• **List of tasks**
(a) List every chemical formula written in the post about pickling lime purity.
(b) According to the post about pickling lime purity, what is the key to finding out how much calcium carbonate the lime contains?
(c) Summarize the post about pickling lime purity in two sentences.

In another thread Matt wondered about the purity of things like pickling lime and sodium bicarbonate. That thread has been pulled far enough off topic that I thought it might be better to start a new thread here as this may generate some discussion.
The general supposition is that as lime is made by
CaCO3 + H2O + heat ----> Ca(OH)2 + CO2
(the heat is added first and then the water) that the reaction is reversible
CO2 + Ca(OH)2 ----> Heat + H2O + CaCO3
This is the reaction by which cement cures and I mentioned in the other thread that it has only been in recent years that BLM shut off the cooling water to the Hoover dam structure as the cement had finally completely cured. The supposition is that over time the picking lime we buy from the supermarket will transform at least partially back into limestone which means rather than adding the quick acting lime we are adding the slow acting chalk whose problems we are trying to avoid by adding lime instead. The question is "Does my lime contain any calcium carbonate and if so how much?" It has been suggested here many times that a simple test would be to pour vinegar (or other acid) over a sample and see if it fizzes. If it does then there is obviously some chalk in it. If we try to dissolve half a gram in a liter of water and we can't then it's clear that there is some CaCO3 in there, but how much? The key to finding out is alkalinity.

• **Dataset content**
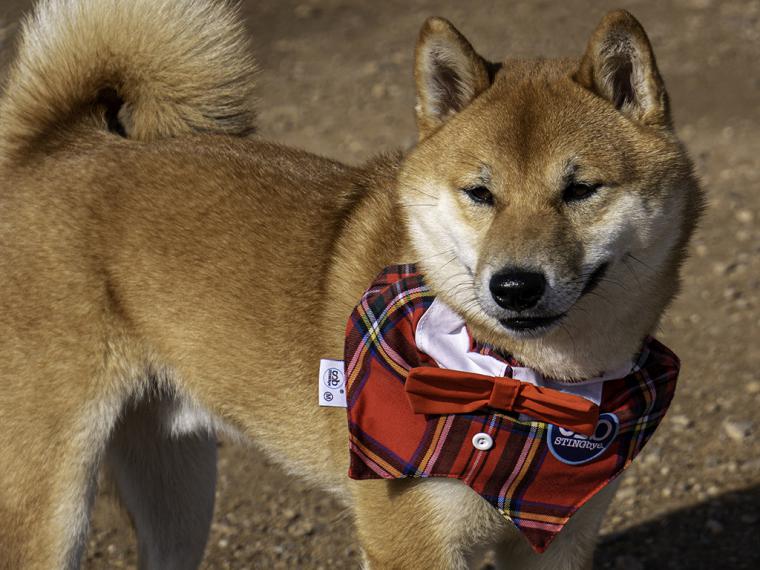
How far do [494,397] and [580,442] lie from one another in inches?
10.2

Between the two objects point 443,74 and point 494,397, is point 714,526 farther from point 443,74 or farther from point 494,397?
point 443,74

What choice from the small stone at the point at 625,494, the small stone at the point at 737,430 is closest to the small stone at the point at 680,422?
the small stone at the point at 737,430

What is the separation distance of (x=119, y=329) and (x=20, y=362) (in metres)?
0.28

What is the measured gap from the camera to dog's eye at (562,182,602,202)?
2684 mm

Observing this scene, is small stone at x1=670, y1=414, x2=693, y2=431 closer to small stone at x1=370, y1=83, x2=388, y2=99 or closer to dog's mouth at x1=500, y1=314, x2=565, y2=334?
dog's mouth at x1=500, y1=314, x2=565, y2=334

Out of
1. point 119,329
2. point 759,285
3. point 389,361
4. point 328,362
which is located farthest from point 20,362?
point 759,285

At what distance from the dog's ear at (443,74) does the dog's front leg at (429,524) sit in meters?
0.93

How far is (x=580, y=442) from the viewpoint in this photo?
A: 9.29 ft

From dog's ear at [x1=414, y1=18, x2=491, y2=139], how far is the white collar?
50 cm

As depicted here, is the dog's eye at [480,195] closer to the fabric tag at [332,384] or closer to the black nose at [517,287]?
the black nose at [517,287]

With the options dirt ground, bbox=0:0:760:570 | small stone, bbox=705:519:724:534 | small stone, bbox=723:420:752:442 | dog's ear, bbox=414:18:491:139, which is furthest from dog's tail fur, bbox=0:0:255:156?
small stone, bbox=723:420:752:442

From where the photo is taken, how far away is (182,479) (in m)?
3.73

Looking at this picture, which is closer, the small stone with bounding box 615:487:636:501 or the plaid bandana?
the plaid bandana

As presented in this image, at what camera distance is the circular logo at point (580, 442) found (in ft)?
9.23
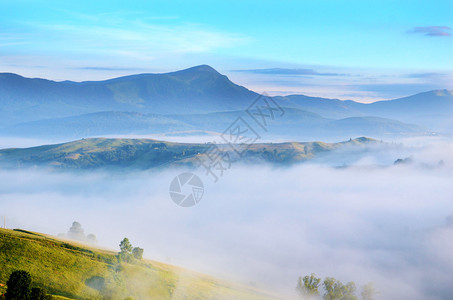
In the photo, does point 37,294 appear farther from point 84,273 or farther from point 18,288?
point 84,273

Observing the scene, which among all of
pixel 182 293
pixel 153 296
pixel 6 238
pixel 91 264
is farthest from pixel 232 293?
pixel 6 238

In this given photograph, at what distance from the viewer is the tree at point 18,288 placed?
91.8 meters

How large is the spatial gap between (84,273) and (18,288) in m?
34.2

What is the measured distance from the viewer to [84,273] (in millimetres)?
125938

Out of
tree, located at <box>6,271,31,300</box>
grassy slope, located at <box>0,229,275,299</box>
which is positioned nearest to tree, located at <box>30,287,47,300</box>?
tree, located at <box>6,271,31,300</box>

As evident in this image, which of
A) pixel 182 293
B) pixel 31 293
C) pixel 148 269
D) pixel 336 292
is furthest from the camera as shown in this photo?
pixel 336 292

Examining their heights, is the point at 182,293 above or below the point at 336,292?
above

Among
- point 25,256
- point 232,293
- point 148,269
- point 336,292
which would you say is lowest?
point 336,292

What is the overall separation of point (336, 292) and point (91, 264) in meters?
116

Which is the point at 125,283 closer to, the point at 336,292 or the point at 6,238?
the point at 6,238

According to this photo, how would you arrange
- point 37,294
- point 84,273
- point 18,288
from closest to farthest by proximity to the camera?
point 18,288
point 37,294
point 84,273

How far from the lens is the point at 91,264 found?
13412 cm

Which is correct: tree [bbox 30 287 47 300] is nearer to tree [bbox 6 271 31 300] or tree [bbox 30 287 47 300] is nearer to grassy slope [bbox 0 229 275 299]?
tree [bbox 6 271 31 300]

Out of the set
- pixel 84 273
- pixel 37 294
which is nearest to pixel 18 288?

==

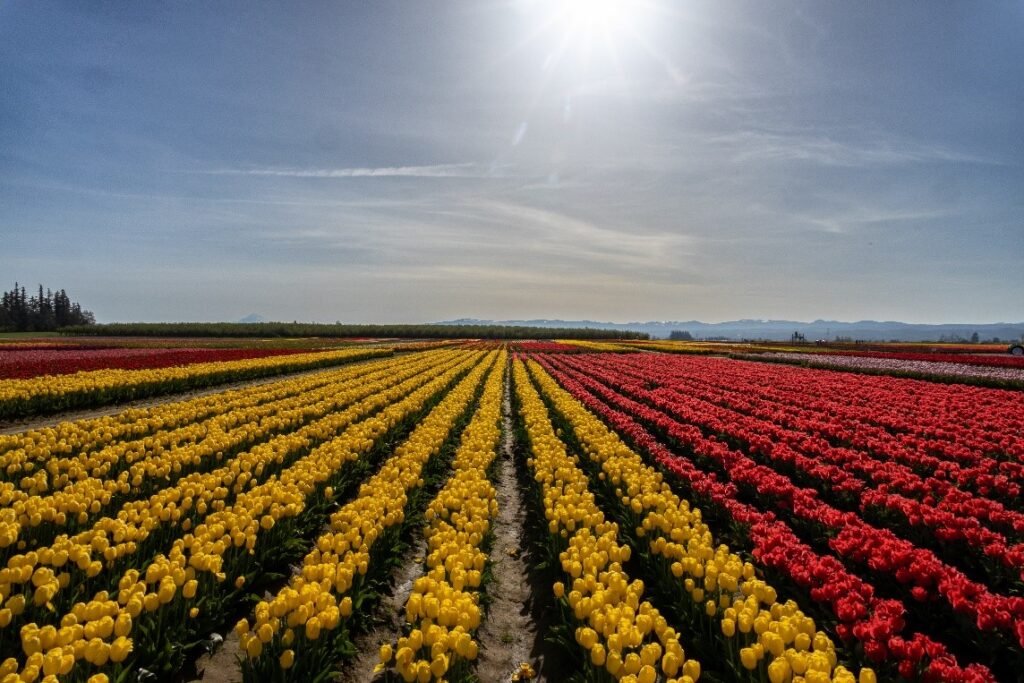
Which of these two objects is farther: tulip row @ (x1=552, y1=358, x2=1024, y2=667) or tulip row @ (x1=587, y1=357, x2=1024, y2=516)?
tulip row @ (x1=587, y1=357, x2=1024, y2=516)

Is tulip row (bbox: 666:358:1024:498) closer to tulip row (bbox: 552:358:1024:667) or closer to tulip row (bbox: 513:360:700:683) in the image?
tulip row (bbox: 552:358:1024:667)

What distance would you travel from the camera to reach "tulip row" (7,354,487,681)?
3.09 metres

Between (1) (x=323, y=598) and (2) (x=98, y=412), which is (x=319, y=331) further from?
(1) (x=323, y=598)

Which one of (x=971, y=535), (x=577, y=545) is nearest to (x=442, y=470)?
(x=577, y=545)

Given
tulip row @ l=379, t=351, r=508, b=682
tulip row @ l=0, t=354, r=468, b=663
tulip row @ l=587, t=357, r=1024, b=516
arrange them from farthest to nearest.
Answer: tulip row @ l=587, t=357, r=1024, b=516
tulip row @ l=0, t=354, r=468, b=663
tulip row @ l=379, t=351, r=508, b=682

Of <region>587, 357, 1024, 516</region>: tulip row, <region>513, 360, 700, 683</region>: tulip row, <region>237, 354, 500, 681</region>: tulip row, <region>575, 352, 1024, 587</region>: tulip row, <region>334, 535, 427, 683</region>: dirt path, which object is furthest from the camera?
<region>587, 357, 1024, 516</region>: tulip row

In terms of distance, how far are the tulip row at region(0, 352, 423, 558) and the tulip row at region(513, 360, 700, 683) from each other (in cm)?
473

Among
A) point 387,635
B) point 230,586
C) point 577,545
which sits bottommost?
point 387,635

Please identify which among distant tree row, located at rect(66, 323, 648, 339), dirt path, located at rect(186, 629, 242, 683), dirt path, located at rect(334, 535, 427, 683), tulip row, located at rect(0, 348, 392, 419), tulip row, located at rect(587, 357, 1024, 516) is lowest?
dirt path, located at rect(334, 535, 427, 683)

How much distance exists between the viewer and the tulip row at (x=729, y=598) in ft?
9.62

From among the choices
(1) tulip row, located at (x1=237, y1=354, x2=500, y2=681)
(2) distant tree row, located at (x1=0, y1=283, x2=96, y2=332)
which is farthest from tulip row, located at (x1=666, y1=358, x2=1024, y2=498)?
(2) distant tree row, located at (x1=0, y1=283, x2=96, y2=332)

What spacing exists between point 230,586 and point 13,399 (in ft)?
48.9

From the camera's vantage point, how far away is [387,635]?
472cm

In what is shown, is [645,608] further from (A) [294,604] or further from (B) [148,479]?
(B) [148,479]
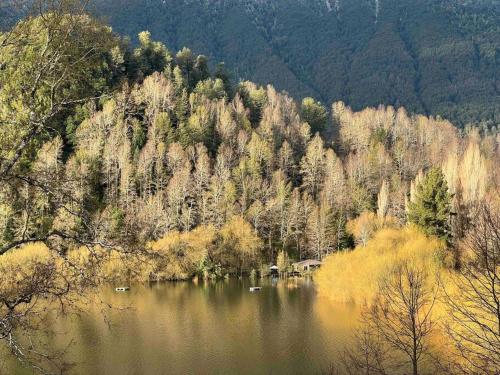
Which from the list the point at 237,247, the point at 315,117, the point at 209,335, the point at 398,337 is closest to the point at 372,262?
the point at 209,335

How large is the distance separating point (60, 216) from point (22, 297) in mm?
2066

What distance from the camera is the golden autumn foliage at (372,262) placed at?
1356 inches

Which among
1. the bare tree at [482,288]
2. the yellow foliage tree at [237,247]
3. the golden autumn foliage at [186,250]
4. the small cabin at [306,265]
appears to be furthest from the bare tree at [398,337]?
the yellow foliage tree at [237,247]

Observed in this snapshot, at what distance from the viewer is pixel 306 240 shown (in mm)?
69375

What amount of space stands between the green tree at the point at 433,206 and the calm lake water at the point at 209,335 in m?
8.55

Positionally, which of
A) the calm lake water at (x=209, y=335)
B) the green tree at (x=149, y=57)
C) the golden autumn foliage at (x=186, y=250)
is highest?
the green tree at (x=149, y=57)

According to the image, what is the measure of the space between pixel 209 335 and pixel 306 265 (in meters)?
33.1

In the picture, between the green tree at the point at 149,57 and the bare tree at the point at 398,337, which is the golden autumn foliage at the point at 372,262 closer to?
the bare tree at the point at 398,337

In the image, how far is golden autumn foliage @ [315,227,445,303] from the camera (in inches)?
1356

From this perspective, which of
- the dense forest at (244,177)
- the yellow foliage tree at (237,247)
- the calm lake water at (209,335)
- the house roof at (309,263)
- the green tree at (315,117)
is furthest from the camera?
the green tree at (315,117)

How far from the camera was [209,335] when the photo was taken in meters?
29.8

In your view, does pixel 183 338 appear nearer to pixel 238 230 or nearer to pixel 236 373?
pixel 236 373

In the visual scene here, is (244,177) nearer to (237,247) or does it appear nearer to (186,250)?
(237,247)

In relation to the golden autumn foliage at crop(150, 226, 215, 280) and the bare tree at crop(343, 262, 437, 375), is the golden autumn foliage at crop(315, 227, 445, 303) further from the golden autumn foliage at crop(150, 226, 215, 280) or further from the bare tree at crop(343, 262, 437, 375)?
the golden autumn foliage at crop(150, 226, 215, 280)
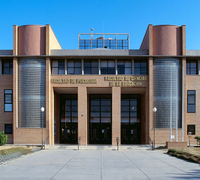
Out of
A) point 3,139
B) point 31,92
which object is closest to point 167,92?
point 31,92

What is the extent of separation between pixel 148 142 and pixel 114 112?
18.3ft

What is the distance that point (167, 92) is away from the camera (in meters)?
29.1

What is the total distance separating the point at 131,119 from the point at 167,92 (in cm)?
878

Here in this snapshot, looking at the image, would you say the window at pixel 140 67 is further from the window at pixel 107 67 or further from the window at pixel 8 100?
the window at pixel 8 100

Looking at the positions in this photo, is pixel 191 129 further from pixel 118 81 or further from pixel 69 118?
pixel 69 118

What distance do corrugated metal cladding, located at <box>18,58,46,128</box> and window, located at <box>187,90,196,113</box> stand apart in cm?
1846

• **Written answers**
(a) CaCO3, H2O, Ca(OH)2, CO2

(b) Alkalinity.

(c) Lime is made by heating calcium carbonate and then adding water, and the post supposes that this reaction reverses over time, so supermarket pickling lime may partly turn back into limestone. It asks how much calcium carbonate such lime contains, notes that fizzing with vinegar or failing to dissolve half a gram in a liter of water shows some is present, and names alkalinity as the key to finding out how much.